The last few I’ve been tinkering around with a preamp design to go into the new bass. Here are some reflections on my little preamp project…
I set up my breadboard in an old stomp box enclosure I had laying around and populated the board with a opamp booster circuit I pulled off of Jack Orman’s site. It’s feeding a modded Big Muff Pi tone stack I took from the Kreuzer preamp.
I was really hoping that I would lose interest in this – I don’t know jack about circuits and electronics and I really have no business trying to design an onboard preamp. The only problem is, so far it sounds really good! I actually like it more than I like the MM pre I’ve been using. I gotta bring the gain down a little bit, pick the right sized input cap and get the LPF part of the tone stack to attenuate more highs, but that’s it, really. I should probably stick a buffer in there somewhere as well.
After rocking out with the opamp version of the boost section for a few days, I built a JFET version. Here’s my thoughts. Both preamps are really simple boosts directly feeding a BigMuff tone stack.
The opamp version sounded great. It had a really muscular sound that knocked my socks off. On top of that, it really opened up the highs and upper mids that really brought the bass to life in a really cool way. Not harsh, but bright and really present sounding. Overall, it gave my little pickup a really forceful vibe that would have no problem supporting a band and a rhythm section. The downside is that the gain is really intense – there’s a really fine line between driving the amp to the point of clipping and driving it to the point of sounding bumpin’. That’s just a matter of fine tuning one resistor.

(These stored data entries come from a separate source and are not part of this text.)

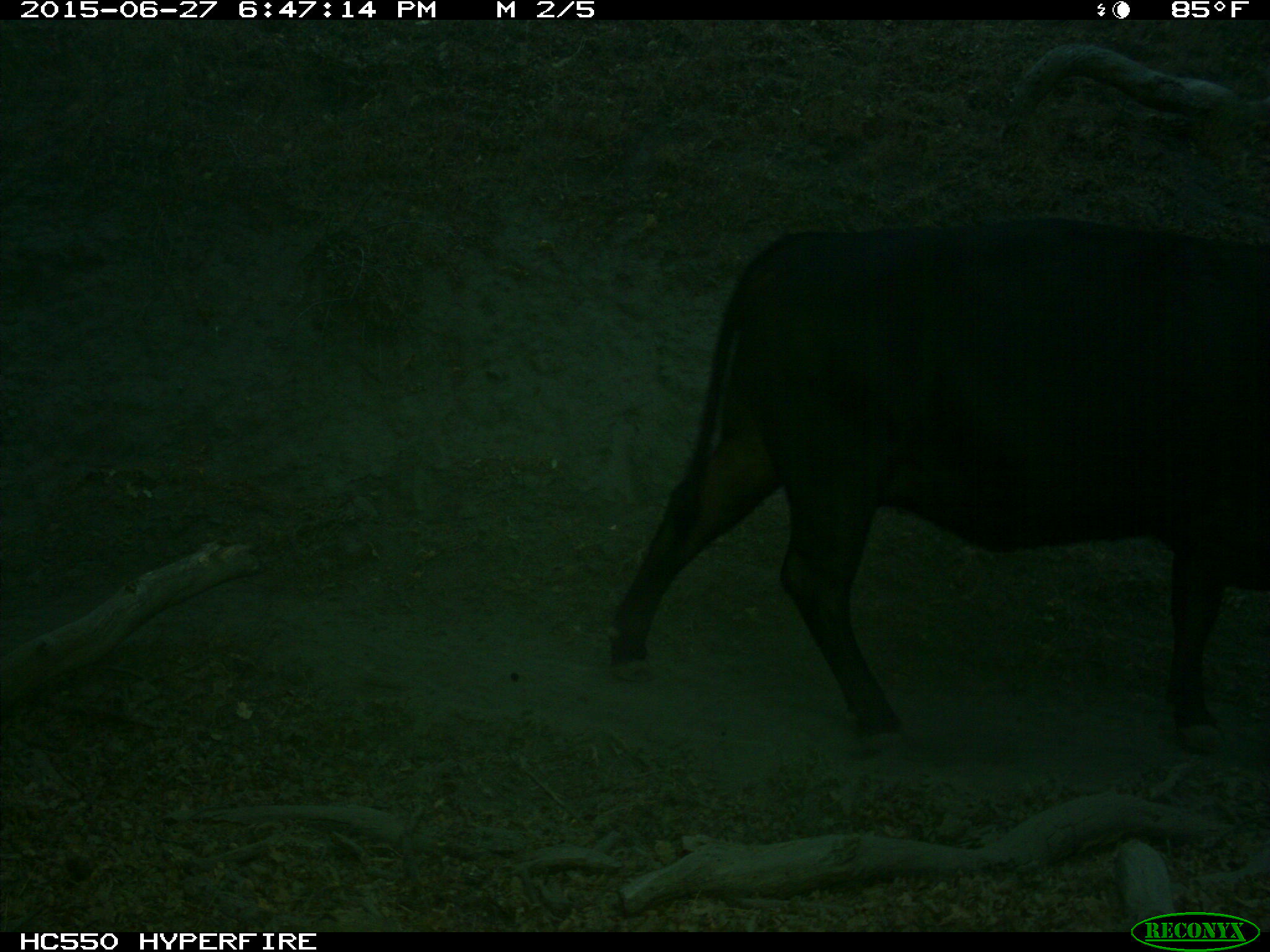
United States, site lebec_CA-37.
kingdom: Animalia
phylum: Chordata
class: Mammalia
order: Artiodactyla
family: Bovidae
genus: Bos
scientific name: Bos taurus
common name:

The JFET version also sounds great, but it’s a different beast altogether. The JFET has a fatter and warmer sound. It’s still bright, but the highs are more pleasantly rounded and has less “bite” than the opamp version. The JFET is not a tight in the low end, but that’s not a bad thing. It also doesn’t clip like the opamp version, but it drives in it’s own way. I hate using the word “vintage” but for the sake of coming up with contrasting descriptions, I’ll say it’s kind of akin to “vintage” vs “modern”.
I may be imagining these differences, so I will test the JFET version for a few days and switch back to the opamp.
Since both of these boosts consist of maybe 5-6 parts tops, I am putting forth the idea of installing a switch between the two and installing both in the bass. It would be a really simple wiring job – it would literally be choosing between one short signal path and another. I don’t know if that’s a crazy idea or not.
The EQ section is really cool and functional. It’s kind of like a “tilt” EQ that really places the emphasis on either the lows or the highs, and it’s easy to just twist in a sound with just the turn of one knob. That, combined with ability to really fine tune the amount of mids coming out of the preamp via use of the Duncan Tone Stack Calculator it would also be conceivable to put a little “mid-switch” that either swapped out caps or placed an extra cap in parallel. Because of the placement, the pickup puts out a ton of mids, I could back the off mids drastically and have a lot tonal options coming out of one pickup.
I’m also contemplating building in a buffer circuit, although I don’t know enough to know if it’s even necessary. According to the notes on the AMZ site, there’s an implication that R1 sets the impedance at 1M – which, from what I kind of understand, is the job that the buffer is supposed to do. So, does it make sense to set the impedance twice?